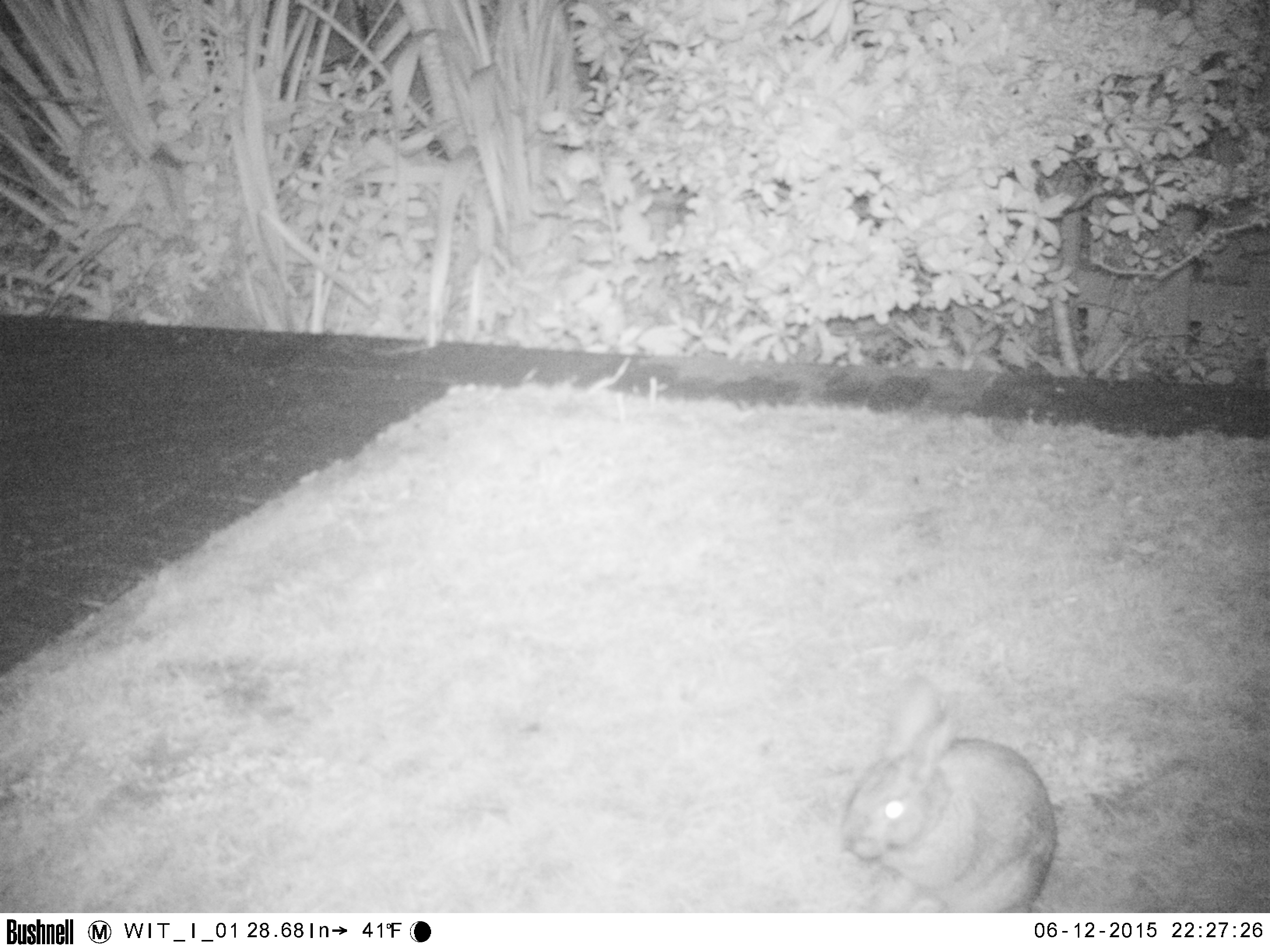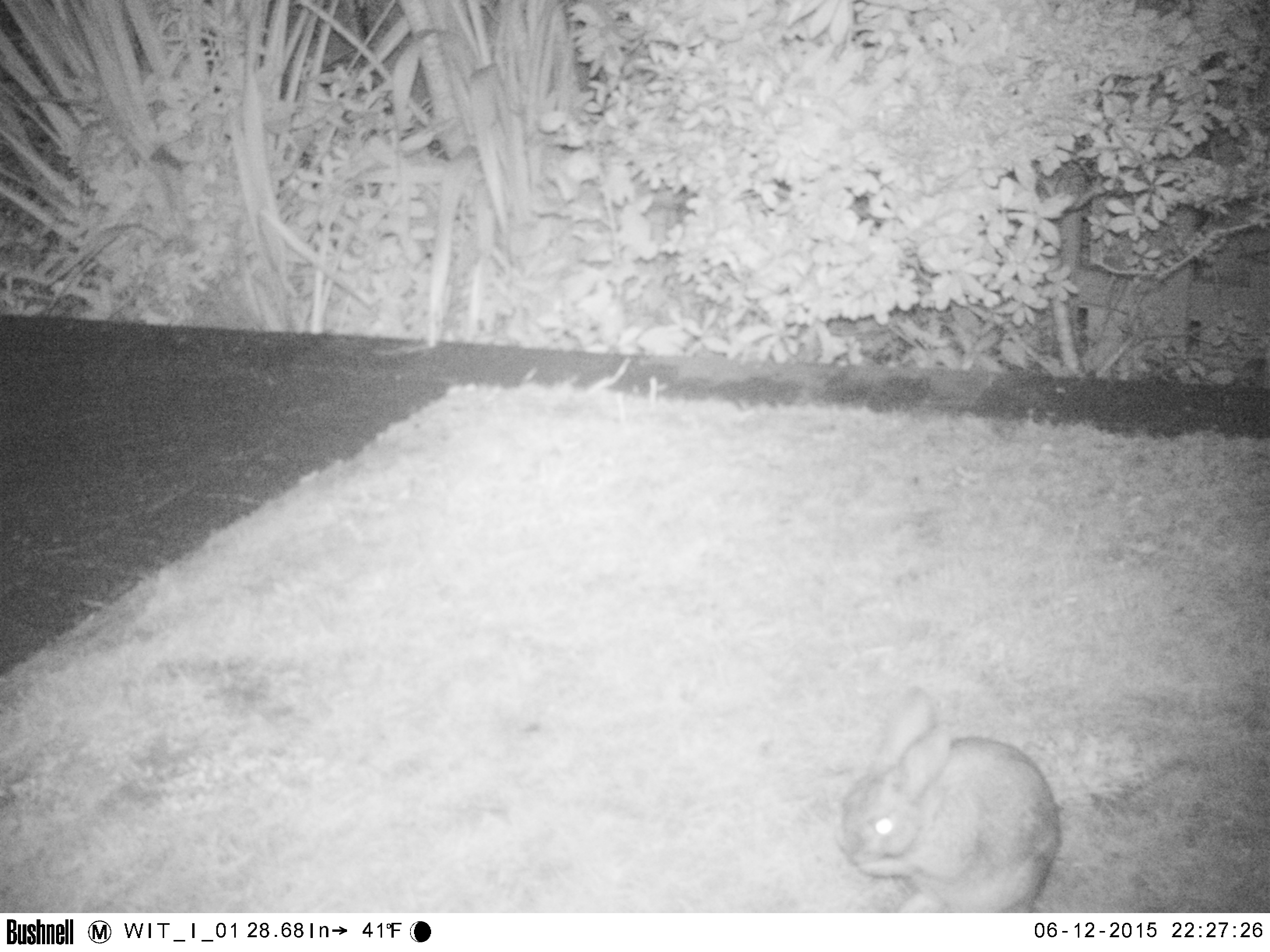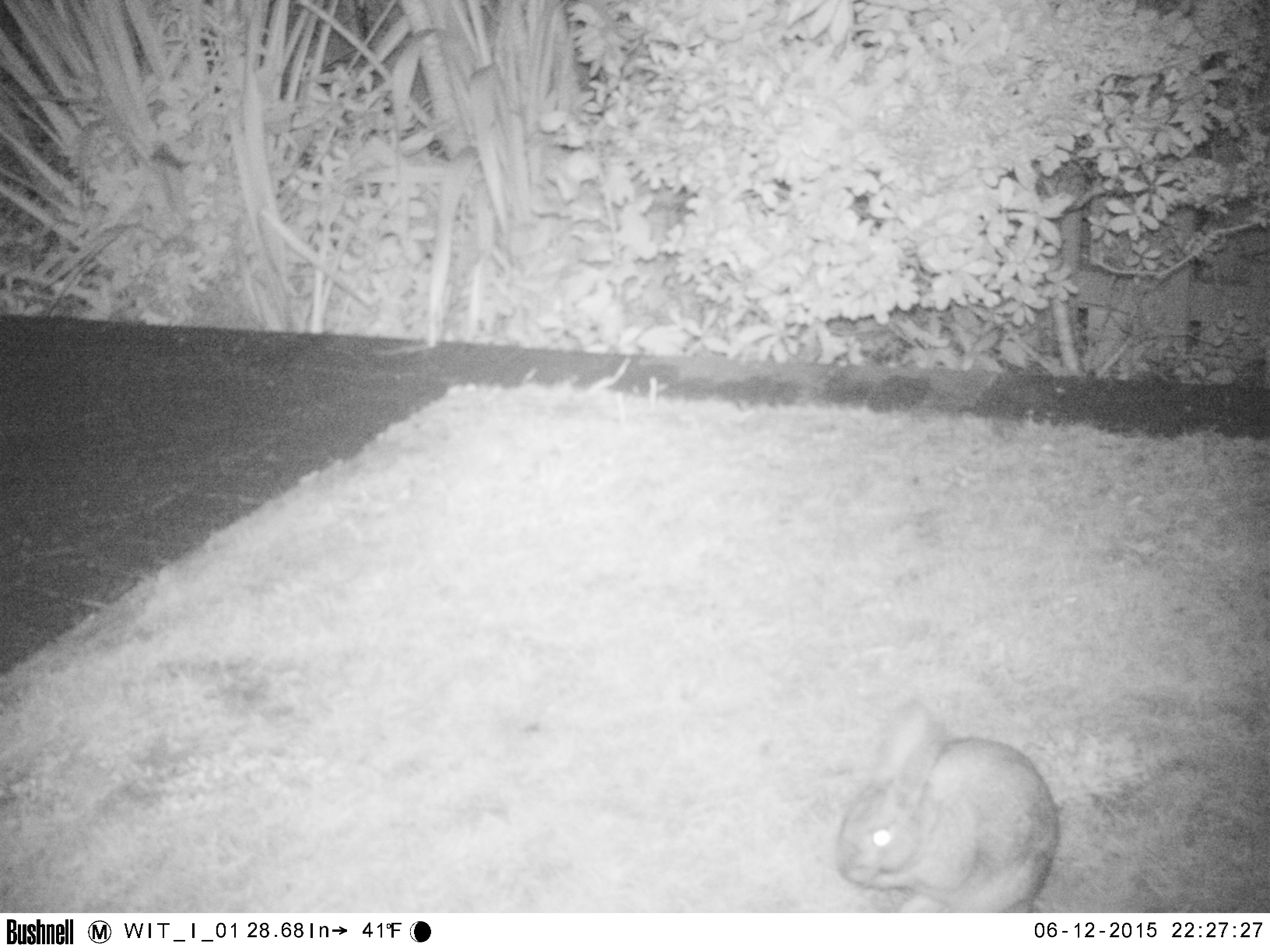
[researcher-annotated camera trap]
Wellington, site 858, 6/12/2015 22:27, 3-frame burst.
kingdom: Animalia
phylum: Chordata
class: Mammalia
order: Lagomorpha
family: Leporidae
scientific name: Leporidae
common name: rabbit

-.-.-

» WHAT IS BEING ASKED
The records above must all be output exactly. Omit the images.

» SOLVED EXERCISE
[researcher-annotated camera trap]
Wellington, site 858, 6/12/2015 22:27, 3-frame burst.
kingdom: Animalia
phylum: Chordata
class: Mammalia
order: Lagomorpha
family: Leporidae
scientific name: Leporidae
common name: rabbit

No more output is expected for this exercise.